Intéressant

La guerre de pâtisserie

La guerre de pâtisserie

La «guerre des pâtisseries» a eu lieu entre la France et le Mexique de novembre 1838 à mars 1839. Cette guerre a eu lieu théoriquement parce que les citoyens français vivant au Mexique pendant une longue période de conflit ont vu leurs investissements ruinés et que le gouvernement mexicain a refusé toute forme de réparation. cela avait également à voir avec la dette mexicaine de longue date. Après quelques mois de blocus et de bombardements navals du port de Veracruz, la guerre prit fin lorsque le Mexique accepta de dédommager la France.

Contexte de la guerre

Le Mexique a connu de graves problèmes de croissance après son accession à l'indépendance de l'Espagne en 1821. Une succession de gouvernements se sont succédé, et la présidence a changé de main environ 20 fois au cours des 20 premières années de l'indépendance. La fin de 1828 était particulièrement anarchique, car les forces fidèles aux candidats à la présidentielle rivaux, Manuel Gómez Pedraza et Vicente Guerrero Saldaña, se sont battues dans les rues après une élection très disputée. C’est pendant cette période qu’une pâtisserie appartenant à un ressortissant français et identifiée sous le seul nom de Monsieur Remontel aurait été saccagée par des forces de l’armée ivres.

Dettes et réparations

Dans les années 1830, plusieurs citoyens français ont demandé réparation au gouvernement mexicain pour les dommages causés à leurs entreprises et à leurs investissements. L'un d'entre eux était M. Remontel, qui a demandé au gouvernement mexicain la somme princière de 60 000 pesos. Le Mexique devait beaucoup d’argent aux nations européennes, y compris la France, et la situation chaotique dans le pays semblait indiquer que ces dettes ne seraient jamais remboursées. La France, utilisant les prétentions de ses citoyens comme excuse, envoya une flotte au Mexique au début de 1838 et bloqua le principal port de Veracruz.

La guerre

En novembre, les relations diplomatiques entre la France et le Mexique concernant la levée du blocus s'étaient détériorées. La France, qui réclamait 600 000 pesos à titre de réparation pour les pertes de ses citoyens, a commencé à bombarder le fort de San Juan de Ulúa, qui gardait l'entrée du port de Veracruz. Le Mexique a déclaré la guerre à la France et les troupes françaises ont attaqué et capturé la ville. Les Mexicains étaient surpassés en nombre et en armement mais continuaient à se battre vaillamment.

Le retour de santa anna

La guerre de pâtisserie marque le retour d'Antonio López de Santa Anna. Santa Anna avait été une figure importante au début de l'indépendance, mais avait été déshonorée après la perte du Texas, considérée comme un fiasco total par la plupart des Mexicains. En 1838, il était commodément dans son ranch près de Veracruz lorsque la guerre éclata. Santa Anna s'est précipitée à Veracruz pour diriger sa défense. Santa Anna et les défenseurs de Veracruz étaient bien dirigés par les forces françaises supérieures, mais il devint un héros, en partie parce qu'il avait perdu une de ses jambes lors des combats. Il avait la jambe enterrée avec tous les honneurs militaires.

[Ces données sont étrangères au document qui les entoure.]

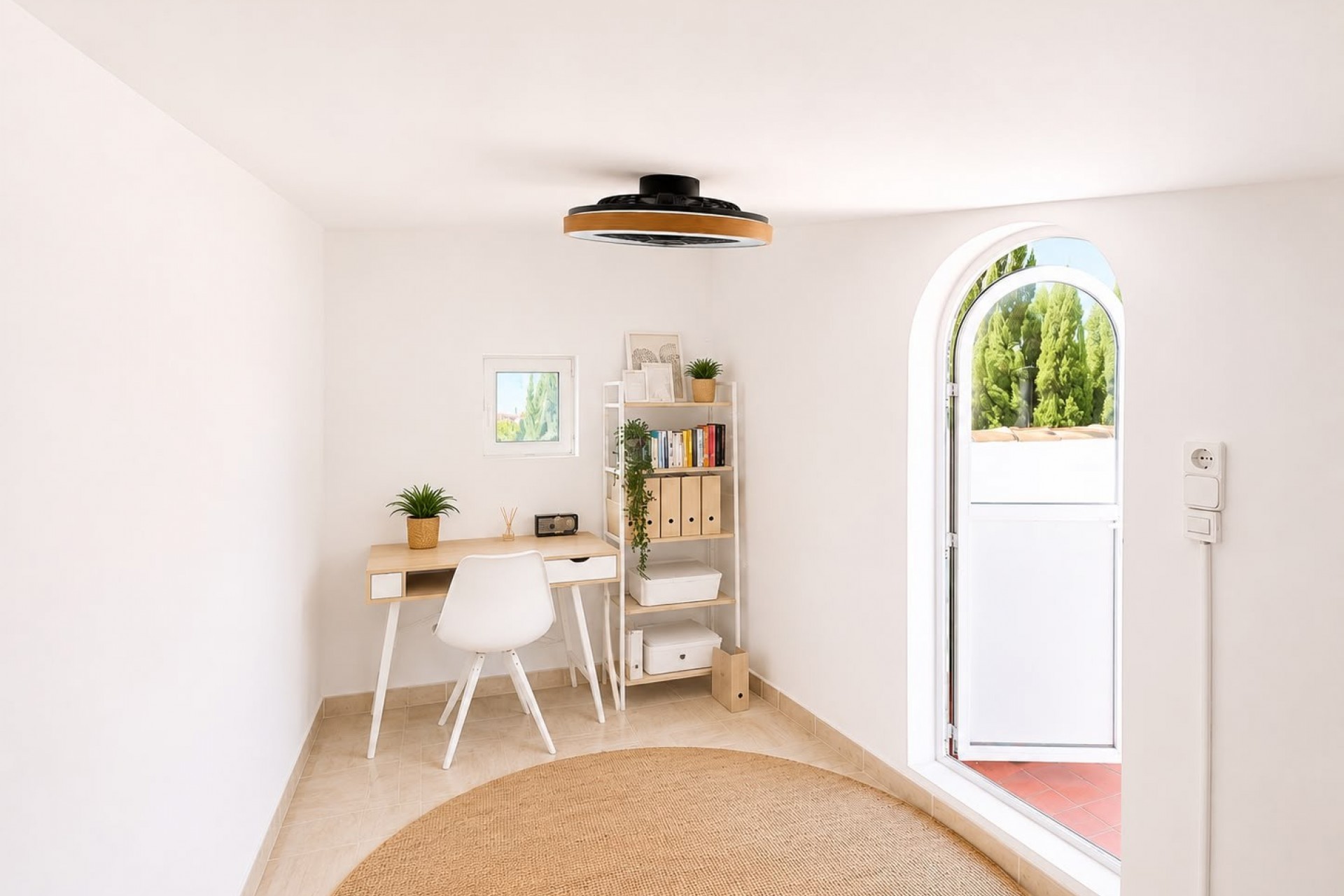 Reventa - Chalet - Orihuela Costa - Villamartin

Résolution à la guerre de pâtisserie

Avec son principal port capturé, le Mexique n’a eu d’autre choix que de céder. Par la voie diplomatique britannique, le Mexique a accepté de payer le montant total de la restauration demandée par la France, soit 600 000 pesos. Les Français se retirent de Veracruz et leur flotte rentre en France en mars 1839.

Lendemain de la guerre

La guerre de la pâtisserie considérée comme un épisode mineur de l’histoire du Mexique a néanmoins eu plusieurs conséquences importantes. Politiquement, il a marqué le retour d'Antonio López de Santa Anna à la renommée nationale. Considéré comme un héros malgré le fait que ses hommes et lui ont perdu la ville de Veracruz, Santa Anna a pu regagner une grande partie du prestige qu’il avait perdu après la catastrophe du Texas.

Sur le plan économique, la guerre était disproportionnellement désastreuse pour le Mexique, qui devait non seulement payer les 600 000 pesos à la France, mais aussi reconstruire Veracruz et perdre plusieurs mois de recettes douanières de son port le plus important. L’économie mexicaine, qui était déjà un désastre avant la guerre, a été durement touchée. La guerre des pâtisseries a affaibli l'économie et l'armée mexicaines moins de dix ans avant le déclenchement de la guerre américano-mexicaine, beaucoup plus importante sur le plan historique.

Enfin, il établit un modèle d’intervention française au Mexique qui aboutira à l’introduction en 1864 de Maximilien d’Autriche en tant qu’empereur du Mexique avec le soutien des troupes françaises.